Milk barrel, Cow's horns
, the shaggy
Desert fans
, the massive
Golden barrel
as old as Madeline. The magnificent yuccas, over twenty feet tall.
There was no natural landscape on earth as quixotic as this. An alien landscape. As a child she imagined it as a garden on the moon.
It was
too
other-worldly today. She even passed the Japanese Gardens, wanting to avoid the exotic. She wanted to feel comfortable today. To belong. She headed for the Shakespeare Garden. Madeline needed the reassurance of Elizabethan flowers and the forest of azalea and camellia surrounding the north vista.
Here she felt safe. She'd played hide-and-seek through every path as a little girl, breaking the rules to pluck a pink camellia and pin it in her hair. She could run splashing in the Italian fountain in those days, able to see clear to Mount Baldy every day of the year.
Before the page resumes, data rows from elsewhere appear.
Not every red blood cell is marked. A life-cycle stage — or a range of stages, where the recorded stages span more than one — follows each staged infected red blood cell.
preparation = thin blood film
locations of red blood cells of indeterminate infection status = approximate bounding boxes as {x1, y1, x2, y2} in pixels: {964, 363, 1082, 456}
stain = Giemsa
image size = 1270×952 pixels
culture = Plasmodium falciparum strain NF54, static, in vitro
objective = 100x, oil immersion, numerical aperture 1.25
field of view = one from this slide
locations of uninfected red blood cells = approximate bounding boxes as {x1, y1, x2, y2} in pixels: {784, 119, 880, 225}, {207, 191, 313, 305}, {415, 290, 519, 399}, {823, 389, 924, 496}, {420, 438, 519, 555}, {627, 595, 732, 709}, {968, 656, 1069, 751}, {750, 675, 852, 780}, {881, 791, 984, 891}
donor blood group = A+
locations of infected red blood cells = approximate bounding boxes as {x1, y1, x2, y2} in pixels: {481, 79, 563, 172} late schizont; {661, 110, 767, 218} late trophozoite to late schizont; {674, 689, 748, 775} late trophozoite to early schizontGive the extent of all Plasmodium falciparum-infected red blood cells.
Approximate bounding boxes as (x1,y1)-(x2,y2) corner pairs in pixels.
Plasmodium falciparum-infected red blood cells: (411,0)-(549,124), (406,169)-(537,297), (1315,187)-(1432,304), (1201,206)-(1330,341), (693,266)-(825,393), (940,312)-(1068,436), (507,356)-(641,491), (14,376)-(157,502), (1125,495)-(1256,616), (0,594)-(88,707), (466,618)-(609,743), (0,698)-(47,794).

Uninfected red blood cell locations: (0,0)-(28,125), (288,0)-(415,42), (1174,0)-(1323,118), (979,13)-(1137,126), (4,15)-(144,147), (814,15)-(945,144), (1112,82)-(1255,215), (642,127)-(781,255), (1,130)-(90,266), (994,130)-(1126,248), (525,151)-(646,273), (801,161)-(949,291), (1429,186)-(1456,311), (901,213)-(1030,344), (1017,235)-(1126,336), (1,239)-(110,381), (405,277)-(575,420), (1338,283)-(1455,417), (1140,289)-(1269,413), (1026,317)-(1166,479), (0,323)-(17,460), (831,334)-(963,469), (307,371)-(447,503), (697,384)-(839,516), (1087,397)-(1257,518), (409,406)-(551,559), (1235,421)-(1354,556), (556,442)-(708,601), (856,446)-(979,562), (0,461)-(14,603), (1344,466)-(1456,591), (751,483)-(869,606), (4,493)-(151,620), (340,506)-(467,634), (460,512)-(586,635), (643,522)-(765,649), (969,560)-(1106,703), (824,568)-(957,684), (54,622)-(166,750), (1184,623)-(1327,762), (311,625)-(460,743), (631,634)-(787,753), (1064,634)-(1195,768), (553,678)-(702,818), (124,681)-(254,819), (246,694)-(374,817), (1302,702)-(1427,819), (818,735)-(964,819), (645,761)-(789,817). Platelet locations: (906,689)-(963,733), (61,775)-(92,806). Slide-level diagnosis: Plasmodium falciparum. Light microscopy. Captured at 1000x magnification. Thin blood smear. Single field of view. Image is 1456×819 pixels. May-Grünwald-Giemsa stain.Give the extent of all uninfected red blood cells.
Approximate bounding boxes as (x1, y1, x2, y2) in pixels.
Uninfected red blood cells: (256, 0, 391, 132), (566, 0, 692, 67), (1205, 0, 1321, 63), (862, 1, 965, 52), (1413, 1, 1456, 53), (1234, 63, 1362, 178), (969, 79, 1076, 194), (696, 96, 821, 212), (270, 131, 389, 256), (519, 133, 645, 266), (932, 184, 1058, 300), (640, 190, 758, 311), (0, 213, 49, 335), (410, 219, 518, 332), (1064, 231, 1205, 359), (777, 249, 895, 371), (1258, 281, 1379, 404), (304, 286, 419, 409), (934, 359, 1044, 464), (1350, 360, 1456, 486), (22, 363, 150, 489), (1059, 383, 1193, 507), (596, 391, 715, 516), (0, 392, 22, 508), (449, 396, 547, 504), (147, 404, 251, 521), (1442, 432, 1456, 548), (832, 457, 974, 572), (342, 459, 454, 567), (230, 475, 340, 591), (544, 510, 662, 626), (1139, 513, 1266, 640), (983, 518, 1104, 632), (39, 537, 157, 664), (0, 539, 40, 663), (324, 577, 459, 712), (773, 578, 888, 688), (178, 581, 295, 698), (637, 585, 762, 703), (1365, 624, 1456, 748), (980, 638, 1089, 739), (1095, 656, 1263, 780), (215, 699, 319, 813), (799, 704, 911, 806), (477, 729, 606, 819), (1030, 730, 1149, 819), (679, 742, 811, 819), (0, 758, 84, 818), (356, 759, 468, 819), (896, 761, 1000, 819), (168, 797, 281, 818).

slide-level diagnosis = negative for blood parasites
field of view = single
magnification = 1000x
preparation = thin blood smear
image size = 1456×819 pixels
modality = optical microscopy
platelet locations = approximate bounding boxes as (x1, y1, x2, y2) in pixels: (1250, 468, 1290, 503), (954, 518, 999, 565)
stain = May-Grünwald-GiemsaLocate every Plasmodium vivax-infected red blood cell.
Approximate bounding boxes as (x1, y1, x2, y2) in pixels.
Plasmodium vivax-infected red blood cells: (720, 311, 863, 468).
That was how she always wanted to remember Old Pasadena: a child doing cartwheels in the grass, surrounded by azalea and camellia, the mountain-tops snowy and smog-free and as reassuring as Old Pasadena itself. Before the decline.
There was no place to sit today. Tourists occupied every bench. But there was an escape: Few tourists bothered to walk north by the orange and avocado groves. There wasn't much up there, just the mausoleum, the last vain act of Henry and Arabella Huntington.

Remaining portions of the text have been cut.